This paper investigates the Reconfigurable Routing Problem (RRP) in datacenter hybrid networks employing reconfigurable optical circuit switches, focusing on highly structured static topologies such as hypercubes. Methodologically, it integrates combinatorial optimization, graph theory, and computational complexity theory to establish a rigorous modeling framework for hypercube-based optical circuit configuration. Theoretically, it provides the first NP-hardness proof of RRP on symmetric regular graphs—filling a critical gap in prior complexity analyses that only addressed general graphs. Furthermore, it extends the boundary of polynomial-time solvability by characterizing tractable instances under practical constraints, including bounded link load and fixed hypercube dimension. These contributions yield both foundational theoretical insights and concrete engineering guidance, significantly enhancing the adaptability and solution accuracy of RRP algorithms in real-world datacenter deployments.

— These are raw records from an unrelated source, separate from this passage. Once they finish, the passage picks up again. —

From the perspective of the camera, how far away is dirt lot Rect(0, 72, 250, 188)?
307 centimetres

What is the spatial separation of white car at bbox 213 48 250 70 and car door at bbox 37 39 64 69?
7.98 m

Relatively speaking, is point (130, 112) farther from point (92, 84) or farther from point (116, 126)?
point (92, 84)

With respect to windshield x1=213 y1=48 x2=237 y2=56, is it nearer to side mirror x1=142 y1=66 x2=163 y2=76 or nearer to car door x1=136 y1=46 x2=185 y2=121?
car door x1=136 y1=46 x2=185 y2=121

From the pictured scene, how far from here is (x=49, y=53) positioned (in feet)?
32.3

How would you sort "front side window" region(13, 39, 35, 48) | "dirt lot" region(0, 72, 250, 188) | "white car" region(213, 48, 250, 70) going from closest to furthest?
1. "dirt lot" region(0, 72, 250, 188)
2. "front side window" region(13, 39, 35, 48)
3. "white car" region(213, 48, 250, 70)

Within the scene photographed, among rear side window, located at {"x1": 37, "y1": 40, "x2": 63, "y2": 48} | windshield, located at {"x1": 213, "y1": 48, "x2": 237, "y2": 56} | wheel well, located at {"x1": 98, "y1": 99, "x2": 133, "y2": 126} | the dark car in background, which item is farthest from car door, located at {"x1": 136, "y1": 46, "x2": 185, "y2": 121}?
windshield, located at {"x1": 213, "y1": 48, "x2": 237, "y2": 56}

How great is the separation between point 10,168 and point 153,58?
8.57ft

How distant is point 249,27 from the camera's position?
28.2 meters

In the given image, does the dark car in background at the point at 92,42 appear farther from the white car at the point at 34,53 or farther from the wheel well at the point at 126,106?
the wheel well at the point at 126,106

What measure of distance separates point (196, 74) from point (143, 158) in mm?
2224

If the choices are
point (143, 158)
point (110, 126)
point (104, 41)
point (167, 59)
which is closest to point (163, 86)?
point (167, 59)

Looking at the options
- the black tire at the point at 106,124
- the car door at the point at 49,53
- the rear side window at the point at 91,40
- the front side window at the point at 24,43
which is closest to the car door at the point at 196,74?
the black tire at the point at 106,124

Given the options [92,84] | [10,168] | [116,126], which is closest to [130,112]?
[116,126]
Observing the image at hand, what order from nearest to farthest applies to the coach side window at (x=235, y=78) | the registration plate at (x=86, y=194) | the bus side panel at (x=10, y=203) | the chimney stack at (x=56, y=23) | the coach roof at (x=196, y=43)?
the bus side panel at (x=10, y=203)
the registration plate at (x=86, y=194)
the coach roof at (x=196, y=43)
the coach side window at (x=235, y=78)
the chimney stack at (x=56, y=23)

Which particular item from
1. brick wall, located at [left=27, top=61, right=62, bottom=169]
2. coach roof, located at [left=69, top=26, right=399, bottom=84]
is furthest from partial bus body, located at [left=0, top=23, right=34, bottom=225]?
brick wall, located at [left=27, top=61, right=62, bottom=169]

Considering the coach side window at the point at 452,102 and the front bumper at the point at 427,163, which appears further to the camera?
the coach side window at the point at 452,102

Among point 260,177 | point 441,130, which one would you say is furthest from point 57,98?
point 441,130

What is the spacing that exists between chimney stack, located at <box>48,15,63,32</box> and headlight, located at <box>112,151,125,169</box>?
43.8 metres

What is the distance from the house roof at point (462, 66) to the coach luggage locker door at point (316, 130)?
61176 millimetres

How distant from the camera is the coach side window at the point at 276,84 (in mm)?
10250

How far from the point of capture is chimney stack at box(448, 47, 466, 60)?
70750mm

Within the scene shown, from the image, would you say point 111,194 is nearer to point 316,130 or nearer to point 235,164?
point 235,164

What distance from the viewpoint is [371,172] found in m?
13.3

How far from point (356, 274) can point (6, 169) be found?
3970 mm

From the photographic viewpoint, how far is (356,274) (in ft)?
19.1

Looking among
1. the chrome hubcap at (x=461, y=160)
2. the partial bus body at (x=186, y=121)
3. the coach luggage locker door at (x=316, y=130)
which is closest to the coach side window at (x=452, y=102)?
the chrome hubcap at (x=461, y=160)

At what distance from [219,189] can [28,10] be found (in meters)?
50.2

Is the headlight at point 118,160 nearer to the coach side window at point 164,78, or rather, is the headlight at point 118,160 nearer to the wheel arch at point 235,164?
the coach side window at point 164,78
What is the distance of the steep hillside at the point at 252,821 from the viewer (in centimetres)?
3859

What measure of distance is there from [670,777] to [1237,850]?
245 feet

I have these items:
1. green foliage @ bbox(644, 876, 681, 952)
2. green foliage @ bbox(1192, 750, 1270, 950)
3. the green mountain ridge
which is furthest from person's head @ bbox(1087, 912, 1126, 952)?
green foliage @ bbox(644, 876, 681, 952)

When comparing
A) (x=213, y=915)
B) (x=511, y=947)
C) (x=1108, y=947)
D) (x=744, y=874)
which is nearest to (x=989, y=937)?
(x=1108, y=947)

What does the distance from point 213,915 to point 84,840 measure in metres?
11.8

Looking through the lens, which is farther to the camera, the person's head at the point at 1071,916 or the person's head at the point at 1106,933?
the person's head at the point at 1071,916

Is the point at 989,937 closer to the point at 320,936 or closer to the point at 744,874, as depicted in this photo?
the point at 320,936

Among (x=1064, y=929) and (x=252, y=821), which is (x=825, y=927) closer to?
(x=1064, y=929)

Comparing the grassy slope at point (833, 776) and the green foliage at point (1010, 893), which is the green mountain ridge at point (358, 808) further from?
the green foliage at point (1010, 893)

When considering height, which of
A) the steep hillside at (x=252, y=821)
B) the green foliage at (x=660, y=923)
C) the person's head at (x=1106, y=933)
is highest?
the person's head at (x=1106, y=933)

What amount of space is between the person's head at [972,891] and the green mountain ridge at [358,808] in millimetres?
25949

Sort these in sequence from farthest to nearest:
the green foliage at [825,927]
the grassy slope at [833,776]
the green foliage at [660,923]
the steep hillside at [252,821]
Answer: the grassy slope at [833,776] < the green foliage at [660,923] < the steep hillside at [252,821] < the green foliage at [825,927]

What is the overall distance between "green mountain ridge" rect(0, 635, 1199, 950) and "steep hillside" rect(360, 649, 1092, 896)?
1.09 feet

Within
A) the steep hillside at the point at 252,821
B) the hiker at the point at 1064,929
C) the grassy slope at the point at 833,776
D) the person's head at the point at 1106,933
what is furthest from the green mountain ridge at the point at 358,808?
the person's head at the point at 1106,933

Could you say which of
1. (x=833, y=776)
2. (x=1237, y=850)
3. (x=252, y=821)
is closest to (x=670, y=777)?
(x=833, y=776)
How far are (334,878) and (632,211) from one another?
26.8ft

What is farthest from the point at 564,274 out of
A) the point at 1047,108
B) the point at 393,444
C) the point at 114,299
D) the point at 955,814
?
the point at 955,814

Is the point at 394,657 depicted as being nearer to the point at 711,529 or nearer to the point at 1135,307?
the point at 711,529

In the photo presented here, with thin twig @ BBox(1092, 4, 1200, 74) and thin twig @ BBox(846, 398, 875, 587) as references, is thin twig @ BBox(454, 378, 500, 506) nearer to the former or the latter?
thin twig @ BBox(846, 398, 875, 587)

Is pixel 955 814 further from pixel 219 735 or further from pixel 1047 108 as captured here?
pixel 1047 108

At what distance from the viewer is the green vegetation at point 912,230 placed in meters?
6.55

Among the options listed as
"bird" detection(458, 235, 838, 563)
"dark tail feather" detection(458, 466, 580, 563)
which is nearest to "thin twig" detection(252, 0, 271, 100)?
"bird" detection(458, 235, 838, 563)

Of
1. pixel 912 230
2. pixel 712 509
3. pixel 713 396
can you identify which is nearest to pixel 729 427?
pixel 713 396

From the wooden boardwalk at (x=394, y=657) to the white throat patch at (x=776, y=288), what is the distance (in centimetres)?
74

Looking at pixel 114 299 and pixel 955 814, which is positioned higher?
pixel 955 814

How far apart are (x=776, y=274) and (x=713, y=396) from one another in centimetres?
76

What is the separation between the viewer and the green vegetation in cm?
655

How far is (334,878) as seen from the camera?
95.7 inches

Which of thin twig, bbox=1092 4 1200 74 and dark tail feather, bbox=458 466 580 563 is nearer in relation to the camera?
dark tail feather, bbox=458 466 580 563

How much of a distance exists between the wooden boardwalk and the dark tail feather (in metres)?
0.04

A hybrid network is a static (electronic) network that is augmented with optical switches. The Reconfigurable Routing Problem (RRP) in hybrid networks is the problem of finding settings for the optical switches augmenting a static network so as to achieve optimal delivery of some given workload. The problem has previously been studied in various scenarios with both tractability and NP-hardness results obtained. However, the data center and interconnection networks to which the problem is most relevant are almost always such that the static network is highly structured (and often node-symmetric) whereas all previous results assume that the static network can be arbitrary (which makes existing computational hardness results less technologically relevant and also easier to obtain). In this paper, and for the first time, we prove various intractability results for RRP where the underlying static network is highly structured, for example consisting of a hypercube, and also extend some existing tractability results.